Да, после неудачи с Эдилью Телли что-то приуныла. Однако… ее черная, спускающаяся к самым бровям челка по-прежнему тщательно выложена, блестит, будто лакированная. Как всегда, задорно вздернут носик. Пухлые, густо накрашенные губы подчеркивают белизну зубов… Хорошенькая она, эта Телли, что ни говори, цветущая — залюбуешься! Глядя на нее, никак не скажешь, что она устала, переутомилась на работе.
— У тебя, я вижу, обновка? — Баджи кивает на большие яркие серьги в ушах Телли.
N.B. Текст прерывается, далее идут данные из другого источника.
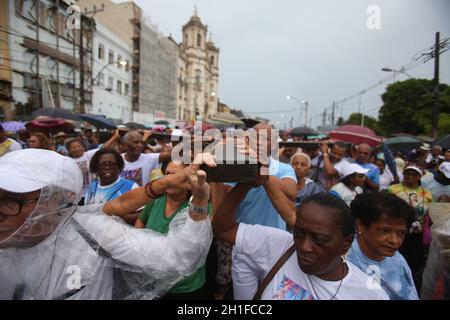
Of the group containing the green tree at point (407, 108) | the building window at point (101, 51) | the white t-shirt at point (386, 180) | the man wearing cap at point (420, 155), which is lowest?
the white t-shirt at point (386, 180)

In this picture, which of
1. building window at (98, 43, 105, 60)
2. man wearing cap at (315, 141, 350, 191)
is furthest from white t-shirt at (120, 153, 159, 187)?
building window at (98, 43, 105, 60)

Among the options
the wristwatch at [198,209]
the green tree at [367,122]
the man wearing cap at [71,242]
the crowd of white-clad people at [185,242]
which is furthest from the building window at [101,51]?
the green tree at [367,122]

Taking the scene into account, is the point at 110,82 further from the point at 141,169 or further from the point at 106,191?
the point at 106,191

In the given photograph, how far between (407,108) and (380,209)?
34073mm

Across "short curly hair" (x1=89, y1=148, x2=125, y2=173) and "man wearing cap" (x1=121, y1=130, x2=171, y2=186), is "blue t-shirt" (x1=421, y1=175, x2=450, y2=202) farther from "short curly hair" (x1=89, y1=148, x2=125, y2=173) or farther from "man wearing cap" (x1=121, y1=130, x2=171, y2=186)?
"short curly hair" (x1=89, y1=148, x2=125, y2=173)

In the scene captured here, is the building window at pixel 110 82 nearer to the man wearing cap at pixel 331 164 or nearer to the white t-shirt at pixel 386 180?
the man wearing cap at pixel 331 164

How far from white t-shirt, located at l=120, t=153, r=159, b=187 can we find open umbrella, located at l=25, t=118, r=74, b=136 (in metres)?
2.73

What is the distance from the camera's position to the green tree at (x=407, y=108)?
2690 cm

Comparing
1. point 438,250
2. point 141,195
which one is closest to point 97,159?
point 141,195

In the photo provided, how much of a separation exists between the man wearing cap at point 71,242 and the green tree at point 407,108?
2987cm

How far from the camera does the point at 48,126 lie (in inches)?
212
— Мне их подарил Чингиз! — не то с гордостью, не то с горечью говорит Телли. — Всегда, как знаешь, подарки делаю ему я — то шелковую рубашку подарю, то галстук модный, заграничный, то носки. Наконец и он догадался — разорился! — принес эти серьги на счастье, когда начался сезон.
— А в театре что у нас нового, интересного?
— Ничего особенного! Все то же самое. Репетиции и спектакли, спектакли и репетиции.
— А товарищи наши чем заняты?
— И здесь все по-старому! Твой Гамид по-прежнему грызется с Чингизом, с Сейфуллой.
— «Мой» Гамид? У меня, благодарение судьбы, есть «мой» Саша! И почему это — «грызется»? Гамид просто отстаивает свою точку зрения.
— Не вижу особой разницы!
— А Юлия-ханум что поделывает?
— С тех пор, как ты ушла в отпуск, твоя Юлия снова стала подбираться к лучшим ролям.
— Оказывается, и Юлия-ханум — «моя»? Этак ты мне весь театр отдашь, некому будет играть! Впрочем, я от Юлии-ханум не отказываюсь, я ее всегда уважала и теперь продолжаю уважать… Я слыхала, она замечательно сыграла в «Любови Яровой».
— Неплохо.
— А Швандю, говорят, прекрасно сыграл Али-Сатар. Да ты что ж ничего не расскажешь мне об этом спектакле? В газетах о нем много писали.
— Да так, не пришлось к слову.
— Слона, как говорится, не приметила?
Пауза.
— Ну, а меня вы еще не забыли? — тихо спрашивает Баджи.